Jarmer's Tower (Jarmers Tårn) is an old ruined tower in Copenhagen, Denmark. It was once part of the Copenhagen moat. Jarmers Tower represents the remains of the original eleven towers which were once joined together as a part of the city’s medieval fortification.

== History ==
The tower was built in the beginning of the 16th century. The tower is named after Jaromar II of Rügen (ca. 1218-1260), Fürst of the Wends, who in 1259 had attacked and penetrated the wooden palisades which had formed the fortification surrounding Copenhagen. Jaromar acted in support of Jakob Erlandsen, Archbishop of Lund, in his conflict with Danish King Christoffer I. King Christoffer had strongly resisted the archbishop’s efforts of adjusting the legislation and juridical right of the Danish church with canonical law.
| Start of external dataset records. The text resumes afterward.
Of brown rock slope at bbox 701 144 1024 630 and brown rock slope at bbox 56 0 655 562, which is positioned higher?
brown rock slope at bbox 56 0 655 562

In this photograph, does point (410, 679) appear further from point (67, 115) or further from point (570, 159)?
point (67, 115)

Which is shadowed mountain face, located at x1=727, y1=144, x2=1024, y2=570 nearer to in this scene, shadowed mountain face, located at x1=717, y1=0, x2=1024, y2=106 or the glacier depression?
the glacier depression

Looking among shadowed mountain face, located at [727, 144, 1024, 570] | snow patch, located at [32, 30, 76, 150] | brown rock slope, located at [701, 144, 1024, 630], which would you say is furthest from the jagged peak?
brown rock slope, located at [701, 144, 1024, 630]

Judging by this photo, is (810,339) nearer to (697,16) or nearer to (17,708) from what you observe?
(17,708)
After an incarceration of the Bishop, Jaromar ravaged Zealand during 1259 and broke through Copenhagen's fortifications in the place where Jarmers Tower was later built. Wends warriors destroyed the city by burning down most of the houses and ended up by demolishing the castle of Bishop Absalon on Slotsholmen.

==Modern usage==
The tower was built of large, red monk bricks and ornamented with a reticular pattern of dark burned bricks. Between 1880-1885 the rampart area around Jarmers Tower was excavated and the moat leveled in connection with the Nordic Exhibition of 1888. Jarmers Tower was subsequently restored and preserved as a ruin. The plaza built around the excavation where Nørre Voldgade becomes H.C. Andersens Boulevard has been named Jarmers Plads.